Intel Ignite - Zesty team member

Intel Ignite Selection Day: How Do I Get in, Anyway?

If there’s any near-guarantee of success for a startup, it’s a gig working with Intel. So it’s no wonder that hundreds of startups vie for a spot in the Intel Ignite startup programs in Tel Aviv. Out of more than 200 startups that apply for each cohort, about 20 are chosen as finalists – and of those, only ten make it into the program itself.

This last step takes place on Selection Day, when the finalists present to a panel of judges – tech experts, VC managers, entrepreneurs, and Ignite graduates. For startup entrepreneurs, Selection Day – and successfully passing it – could turn out to be the most important day of their professional lives. So what does it take to make it on Selection Day? How can a startup beat out others for a spot in the Ignite program? What criteria does Intel use to determine which startups would be the best fit for Ignite? And most importantly, what, specifically, should startups do to ensure success?

Most importantly, startups need to convince the Selection Day panel that they indeed have what it takes to move onto the next level – and that starts with the pitch. A startup needs to show in its pitch that it knows where it wants to go, clearly showcasing the ins and outs of its technology and product, the problems it is seeking to solve, why the market needs them, and its potential competitors.

For a presentation to be effective, it needs to be based on facts and data, including showing what is missing in a particular market, and why a startup’s solution fills that gap. The startup should use numbers, statistics and graphics to illustrate the state of the industry and present not only the number of potential customers, but also discuss what those customers are using as a solution right now, how much they are spending, and why they could or would adopt your solution. With a winning story based on clear data, startups can produce an extremely effective presentation that will make a strong case for acceptance into the program.

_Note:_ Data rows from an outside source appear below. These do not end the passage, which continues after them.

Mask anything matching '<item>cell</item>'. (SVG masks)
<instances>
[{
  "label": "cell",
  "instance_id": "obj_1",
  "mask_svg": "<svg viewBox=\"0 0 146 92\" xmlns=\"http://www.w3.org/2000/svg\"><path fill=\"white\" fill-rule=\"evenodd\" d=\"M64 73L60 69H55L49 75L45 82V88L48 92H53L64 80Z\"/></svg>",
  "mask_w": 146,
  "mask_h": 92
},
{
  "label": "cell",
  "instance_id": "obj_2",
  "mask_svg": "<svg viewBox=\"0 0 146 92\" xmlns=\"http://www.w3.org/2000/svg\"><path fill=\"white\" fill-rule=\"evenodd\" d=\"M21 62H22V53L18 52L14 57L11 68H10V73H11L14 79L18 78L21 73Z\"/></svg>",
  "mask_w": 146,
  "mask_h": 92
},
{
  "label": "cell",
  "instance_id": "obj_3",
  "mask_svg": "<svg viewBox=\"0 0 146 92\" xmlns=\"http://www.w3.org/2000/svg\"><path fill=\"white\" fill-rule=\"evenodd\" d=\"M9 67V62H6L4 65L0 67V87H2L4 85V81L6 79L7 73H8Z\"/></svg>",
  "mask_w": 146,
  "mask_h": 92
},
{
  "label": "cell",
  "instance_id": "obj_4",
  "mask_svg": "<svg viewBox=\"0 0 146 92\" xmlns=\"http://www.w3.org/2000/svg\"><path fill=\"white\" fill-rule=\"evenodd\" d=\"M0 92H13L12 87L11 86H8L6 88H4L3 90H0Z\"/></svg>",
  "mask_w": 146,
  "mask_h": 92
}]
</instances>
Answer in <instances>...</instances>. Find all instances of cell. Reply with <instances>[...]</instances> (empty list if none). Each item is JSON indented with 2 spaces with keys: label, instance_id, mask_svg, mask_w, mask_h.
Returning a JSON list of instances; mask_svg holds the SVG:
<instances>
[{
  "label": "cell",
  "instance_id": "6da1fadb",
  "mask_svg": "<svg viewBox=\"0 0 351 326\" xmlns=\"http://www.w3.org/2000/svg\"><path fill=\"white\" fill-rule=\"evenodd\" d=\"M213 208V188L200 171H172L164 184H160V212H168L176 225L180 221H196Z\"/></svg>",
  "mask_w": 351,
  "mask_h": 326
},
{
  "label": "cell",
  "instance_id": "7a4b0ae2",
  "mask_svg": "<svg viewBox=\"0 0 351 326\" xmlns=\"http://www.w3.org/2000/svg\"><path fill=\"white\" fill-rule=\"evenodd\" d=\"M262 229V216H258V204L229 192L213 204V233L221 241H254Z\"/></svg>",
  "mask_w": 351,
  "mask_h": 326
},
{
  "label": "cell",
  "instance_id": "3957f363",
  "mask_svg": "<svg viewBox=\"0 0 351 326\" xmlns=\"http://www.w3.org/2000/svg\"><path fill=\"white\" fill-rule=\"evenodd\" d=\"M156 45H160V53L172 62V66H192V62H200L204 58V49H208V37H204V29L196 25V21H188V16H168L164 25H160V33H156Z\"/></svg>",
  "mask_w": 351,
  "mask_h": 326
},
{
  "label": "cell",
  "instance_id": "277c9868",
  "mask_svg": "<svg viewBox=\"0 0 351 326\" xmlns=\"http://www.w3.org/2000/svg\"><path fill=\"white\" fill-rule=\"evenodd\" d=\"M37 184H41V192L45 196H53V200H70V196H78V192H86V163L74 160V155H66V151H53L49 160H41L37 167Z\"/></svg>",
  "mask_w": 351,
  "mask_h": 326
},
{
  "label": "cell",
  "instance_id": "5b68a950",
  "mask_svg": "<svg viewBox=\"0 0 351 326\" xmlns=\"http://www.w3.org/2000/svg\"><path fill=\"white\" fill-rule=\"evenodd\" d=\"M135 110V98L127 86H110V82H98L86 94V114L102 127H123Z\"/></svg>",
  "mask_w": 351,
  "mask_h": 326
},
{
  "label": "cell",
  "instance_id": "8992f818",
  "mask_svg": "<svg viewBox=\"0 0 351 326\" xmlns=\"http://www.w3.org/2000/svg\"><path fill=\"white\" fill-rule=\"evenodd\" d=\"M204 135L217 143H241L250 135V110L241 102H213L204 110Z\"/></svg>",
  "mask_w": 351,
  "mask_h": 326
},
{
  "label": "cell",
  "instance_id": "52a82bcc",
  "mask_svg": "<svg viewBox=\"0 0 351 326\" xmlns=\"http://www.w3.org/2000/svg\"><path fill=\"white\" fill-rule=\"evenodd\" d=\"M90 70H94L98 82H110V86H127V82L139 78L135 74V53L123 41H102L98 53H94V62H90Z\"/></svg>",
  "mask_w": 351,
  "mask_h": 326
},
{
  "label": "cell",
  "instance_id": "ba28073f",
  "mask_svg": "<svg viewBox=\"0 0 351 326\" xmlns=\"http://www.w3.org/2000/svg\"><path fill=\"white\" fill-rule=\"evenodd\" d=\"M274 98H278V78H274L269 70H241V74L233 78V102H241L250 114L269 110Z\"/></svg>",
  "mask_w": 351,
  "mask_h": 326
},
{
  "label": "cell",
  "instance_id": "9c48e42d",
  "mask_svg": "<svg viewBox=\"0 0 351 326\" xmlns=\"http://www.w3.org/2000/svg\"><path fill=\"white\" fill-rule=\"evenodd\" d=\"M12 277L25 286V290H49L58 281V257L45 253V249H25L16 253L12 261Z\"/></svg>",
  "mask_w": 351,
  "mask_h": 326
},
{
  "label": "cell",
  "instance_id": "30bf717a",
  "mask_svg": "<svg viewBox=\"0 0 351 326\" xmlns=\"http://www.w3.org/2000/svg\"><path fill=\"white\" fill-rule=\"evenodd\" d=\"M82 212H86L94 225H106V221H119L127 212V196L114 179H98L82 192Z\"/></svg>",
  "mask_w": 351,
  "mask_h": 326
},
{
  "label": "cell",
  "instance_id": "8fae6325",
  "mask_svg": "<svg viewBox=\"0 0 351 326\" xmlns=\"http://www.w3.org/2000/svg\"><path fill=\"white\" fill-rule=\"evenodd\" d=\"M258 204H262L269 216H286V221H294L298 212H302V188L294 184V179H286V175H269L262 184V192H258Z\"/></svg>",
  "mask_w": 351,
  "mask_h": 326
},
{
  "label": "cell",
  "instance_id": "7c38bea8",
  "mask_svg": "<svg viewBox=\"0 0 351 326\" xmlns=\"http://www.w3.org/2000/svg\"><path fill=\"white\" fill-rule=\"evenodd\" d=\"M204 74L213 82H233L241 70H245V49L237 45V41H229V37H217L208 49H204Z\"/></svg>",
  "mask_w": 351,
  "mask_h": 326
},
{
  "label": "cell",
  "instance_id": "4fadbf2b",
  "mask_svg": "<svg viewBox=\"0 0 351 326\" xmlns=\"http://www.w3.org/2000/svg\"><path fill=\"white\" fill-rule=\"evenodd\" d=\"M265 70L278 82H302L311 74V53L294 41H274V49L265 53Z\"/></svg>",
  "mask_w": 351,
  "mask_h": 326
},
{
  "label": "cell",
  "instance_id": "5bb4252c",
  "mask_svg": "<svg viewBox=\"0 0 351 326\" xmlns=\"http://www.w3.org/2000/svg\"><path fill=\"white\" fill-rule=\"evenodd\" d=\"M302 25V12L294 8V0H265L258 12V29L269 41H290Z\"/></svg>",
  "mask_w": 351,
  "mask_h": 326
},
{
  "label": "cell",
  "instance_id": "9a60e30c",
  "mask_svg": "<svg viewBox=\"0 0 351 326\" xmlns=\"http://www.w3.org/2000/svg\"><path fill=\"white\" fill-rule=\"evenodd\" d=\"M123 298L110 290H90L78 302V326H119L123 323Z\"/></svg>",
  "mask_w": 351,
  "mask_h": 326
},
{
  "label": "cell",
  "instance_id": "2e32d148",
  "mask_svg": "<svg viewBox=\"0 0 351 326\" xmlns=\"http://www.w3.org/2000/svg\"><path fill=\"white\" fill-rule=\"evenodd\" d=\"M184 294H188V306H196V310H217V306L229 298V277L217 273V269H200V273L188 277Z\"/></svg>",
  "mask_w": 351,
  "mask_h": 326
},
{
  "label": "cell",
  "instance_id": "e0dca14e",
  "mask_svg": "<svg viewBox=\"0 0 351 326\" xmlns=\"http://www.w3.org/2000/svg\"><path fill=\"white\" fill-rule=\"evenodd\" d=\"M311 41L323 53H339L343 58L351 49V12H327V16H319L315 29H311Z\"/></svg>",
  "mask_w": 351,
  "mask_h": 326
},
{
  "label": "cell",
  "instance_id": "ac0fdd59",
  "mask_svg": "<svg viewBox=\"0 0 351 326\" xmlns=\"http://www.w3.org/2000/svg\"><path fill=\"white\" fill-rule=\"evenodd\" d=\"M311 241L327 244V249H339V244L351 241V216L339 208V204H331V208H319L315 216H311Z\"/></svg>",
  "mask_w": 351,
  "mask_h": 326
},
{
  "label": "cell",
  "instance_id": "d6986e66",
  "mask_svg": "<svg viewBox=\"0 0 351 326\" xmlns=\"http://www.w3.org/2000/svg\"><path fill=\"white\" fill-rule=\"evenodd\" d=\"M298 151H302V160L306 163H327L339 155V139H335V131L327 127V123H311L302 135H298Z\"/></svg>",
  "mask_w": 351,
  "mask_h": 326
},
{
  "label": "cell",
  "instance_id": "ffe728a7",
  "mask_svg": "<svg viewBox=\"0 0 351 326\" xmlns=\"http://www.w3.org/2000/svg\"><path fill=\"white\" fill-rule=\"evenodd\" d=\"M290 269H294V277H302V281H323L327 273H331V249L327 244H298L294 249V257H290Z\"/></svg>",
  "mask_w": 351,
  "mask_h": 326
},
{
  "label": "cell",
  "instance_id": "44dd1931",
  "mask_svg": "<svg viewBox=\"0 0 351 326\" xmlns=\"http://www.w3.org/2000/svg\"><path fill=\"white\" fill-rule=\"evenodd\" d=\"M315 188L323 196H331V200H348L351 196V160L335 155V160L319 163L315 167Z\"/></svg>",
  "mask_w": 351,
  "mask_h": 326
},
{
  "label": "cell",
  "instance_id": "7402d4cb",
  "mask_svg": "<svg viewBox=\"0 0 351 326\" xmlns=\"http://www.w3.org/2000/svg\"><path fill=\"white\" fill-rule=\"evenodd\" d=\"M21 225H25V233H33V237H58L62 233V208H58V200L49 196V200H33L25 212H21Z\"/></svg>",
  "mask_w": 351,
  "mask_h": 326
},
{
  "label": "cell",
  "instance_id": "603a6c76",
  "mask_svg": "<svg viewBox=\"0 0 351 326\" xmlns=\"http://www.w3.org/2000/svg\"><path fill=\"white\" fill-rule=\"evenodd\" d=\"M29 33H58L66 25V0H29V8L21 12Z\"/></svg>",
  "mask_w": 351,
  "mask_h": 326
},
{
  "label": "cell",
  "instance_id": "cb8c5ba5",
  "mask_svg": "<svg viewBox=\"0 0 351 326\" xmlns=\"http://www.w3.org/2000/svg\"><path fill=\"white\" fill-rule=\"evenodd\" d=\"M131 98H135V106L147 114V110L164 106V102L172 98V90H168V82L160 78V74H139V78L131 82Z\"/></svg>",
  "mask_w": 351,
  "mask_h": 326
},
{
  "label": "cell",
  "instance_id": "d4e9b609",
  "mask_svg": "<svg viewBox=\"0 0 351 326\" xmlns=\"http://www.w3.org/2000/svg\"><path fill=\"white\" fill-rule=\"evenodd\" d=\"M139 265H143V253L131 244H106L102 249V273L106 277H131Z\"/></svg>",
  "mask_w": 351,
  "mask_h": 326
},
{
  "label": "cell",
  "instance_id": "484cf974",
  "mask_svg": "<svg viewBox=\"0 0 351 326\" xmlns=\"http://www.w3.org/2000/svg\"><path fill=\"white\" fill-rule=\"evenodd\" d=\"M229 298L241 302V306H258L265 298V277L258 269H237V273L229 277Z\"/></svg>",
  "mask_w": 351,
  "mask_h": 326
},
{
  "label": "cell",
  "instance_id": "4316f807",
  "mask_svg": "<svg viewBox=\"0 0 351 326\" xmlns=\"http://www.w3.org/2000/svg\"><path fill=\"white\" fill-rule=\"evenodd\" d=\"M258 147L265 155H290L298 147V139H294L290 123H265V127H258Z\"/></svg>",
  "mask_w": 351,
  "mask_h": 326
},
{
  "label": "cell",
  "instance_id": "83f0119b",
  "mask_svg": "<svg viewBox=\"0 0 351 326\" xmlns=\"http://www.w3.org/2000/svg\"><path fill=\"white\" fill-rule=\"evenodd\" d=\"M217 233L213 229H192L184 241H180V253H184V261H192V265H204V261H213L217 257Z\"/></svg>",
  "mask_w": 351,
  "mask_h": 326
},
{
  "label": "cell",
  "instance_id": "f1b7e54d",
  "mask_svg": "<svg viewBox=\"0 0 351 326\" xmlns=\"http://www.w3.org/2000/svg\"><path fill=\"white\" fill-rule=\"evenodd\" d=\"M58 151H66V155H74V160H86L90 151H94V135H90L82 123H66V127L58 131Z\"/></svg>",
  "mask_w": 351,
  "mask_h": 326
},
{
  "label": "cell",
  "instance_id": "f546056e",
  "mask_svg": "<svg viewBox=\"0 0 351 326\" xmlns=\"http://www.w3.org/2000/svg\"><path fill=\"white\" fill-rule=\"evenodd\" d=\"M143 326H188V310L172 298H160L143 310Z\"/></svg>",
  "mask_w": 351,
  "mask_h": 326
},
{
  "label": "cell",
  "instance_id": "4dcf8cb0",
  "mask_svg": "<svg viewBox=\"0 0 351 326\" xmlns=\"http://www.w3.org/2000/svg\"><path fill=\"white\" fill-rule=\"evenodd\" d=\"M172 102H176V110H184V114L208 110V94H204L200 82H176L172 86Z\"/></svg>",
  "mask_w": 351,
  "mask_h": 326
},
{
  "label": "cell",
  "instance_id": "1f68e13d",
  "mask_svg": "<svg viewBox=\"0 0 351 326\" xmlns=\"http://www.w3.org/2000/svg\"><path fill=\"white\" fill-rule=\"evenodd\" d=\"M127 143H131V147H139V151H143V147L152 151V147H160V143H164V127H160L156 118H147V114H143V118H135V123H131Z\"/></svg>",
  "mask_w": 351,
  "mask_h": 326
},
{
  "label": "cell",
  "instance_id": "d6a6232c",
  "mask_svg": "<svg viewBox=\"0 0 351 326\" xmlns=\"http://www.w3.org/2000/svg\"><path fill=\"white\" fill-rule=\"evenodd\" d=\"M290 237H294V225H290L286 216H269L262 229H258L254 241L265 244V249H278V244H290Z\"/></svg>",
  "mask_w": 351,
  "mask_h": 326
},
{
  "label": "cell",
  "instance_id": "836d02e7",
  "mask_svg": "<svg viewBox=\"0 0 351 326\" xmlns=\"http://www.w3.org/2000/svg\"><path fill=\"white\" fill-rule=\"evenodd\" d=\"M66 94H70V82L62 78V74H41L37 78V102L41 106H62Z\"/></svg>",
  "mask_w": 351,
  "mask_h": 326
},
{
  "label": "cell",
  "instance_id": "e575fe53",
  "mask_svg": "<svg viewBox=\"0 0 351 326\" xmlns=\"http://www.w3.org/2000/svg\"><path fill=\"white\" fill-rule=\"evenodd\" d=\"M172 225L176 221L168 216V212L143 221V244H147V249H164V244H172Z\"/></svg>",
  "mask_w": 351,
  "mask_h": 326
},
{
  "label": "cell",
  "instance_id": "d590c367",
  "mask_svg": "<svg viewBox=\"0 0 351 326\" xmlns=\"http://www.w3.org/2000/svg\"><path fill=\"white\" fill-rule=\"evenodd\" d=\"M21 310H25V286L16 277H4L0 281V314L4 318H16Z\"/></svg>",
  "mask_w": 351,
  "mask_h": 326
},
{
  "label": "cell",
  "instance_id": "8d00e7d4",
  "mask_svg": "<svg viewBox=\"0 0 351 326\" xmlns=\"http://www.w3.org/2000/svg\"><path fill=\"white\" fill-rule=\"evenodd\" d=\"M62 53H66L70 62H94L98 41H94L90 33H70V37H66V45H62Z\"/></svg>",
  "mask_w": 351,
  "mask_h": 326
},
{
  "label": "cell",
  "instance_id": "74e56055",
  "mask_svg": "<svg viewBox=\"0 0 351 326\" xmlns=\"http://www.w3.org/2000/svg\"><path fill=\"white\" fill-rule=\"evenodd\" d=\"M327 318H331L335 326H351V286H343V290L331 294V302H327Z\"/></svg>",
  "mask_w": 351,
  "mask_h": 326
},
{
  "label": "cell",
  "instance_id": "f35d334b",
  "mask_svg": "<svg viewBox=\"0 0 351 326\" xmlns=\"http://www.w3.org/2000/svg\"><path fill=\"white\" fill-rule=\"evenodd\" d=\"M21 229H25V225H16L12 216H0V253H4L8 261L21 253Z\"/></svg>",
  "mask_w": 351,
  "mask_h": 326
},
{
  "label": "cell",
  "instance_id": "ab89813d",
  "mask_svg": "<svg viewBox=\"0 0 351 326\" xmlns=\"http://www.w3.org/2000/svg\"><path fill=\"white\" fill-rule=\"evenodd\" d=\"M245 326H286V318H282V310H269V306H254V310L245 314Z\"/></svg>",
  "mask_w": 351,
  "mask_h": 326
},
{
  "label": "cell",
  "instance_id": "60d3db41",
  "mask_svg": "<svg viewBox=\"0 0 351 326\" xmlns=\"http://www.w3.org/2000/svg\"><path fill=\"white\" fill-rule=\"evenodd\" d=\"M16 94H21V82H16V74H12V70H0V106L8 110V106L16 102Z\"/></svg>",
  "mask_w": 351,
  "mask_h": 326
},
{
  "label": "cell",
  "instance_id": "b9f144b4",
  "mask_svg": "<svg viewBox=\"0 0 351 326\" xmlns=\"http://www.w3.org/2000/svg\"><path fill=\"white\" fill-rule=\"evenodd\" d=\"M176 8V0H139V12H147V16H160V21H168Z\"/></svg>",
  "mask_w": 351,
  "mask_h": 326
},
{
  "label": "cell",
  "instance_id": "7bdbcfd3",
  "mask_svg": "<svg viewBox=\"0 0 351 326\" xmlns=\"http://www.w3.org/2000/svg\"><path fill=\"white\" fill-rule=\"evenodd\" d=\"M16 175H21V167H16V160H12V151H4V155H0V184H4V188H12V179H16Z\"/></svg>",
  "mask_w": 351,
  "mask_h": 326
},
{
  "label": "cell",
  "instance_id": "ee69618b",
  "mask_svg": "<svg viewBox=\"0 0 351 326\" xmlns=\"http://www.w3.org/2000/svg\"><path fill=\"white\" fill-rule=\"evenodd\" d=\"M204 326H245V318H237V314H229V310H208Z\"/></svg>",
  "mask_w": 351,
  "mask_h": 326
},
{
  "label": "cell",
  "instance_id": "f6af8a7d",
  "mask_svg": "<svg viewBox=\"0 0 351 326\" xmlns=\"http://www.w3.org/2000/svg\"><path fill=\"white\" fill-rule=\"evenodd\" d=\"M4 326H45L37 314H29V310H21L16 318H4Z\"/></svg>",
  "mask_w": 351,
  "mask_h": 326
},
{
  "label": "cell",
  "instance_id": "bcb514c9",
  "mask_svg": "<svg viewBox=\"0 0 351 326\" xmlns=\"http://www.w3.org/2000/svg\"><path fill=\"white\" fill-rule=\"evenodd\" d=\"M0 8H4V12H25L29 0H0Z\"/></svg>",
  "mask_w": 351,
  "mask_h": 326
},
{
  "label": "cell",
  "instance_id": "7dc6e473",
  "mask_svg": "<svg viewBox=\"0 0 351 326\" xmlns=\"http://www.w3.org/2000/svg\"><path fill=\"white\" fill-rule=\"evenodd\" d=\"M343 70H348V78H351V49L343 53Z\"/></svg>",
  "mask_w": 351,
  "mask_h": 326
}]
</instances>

Other things the panel will want to know include: How big is the problem and how unique is your solution? How well acquainted are you with the competition? Along the way, the startup should also emphasize its “secret sauce” – the thing that makes it stand out from the crowd. That could be a unique twist on the technology, such as providing a solution that can be applied to more than one problem. Startups that can present successfully on these themes definitely increase their chances of qualifying.

Financial aspects, including how a company has raised funds so far and where it intends to raise money in the future, are important as well. Less important is a detailed go-to-market strategy; as markets change and technologies evolve, so there’s time for that later on in the program.

Perhaps the most important feature of a startup is the human factor – the team, how it works together, how willing it is to learn. A team that knows how to work together is crucial to success – and a major factor in preventing startup failure. Startups that expect to get into the program would do well to iron out any conflicts – personal or professional – before Selection Day.

Ignite is looking for the best of the best among startups – and we don’t want to waste anyone’s time. Startups that believe they can make the grade are welcome to apply – and for those who aren’t ready yet, we hope to see you in a future Ignite cohort.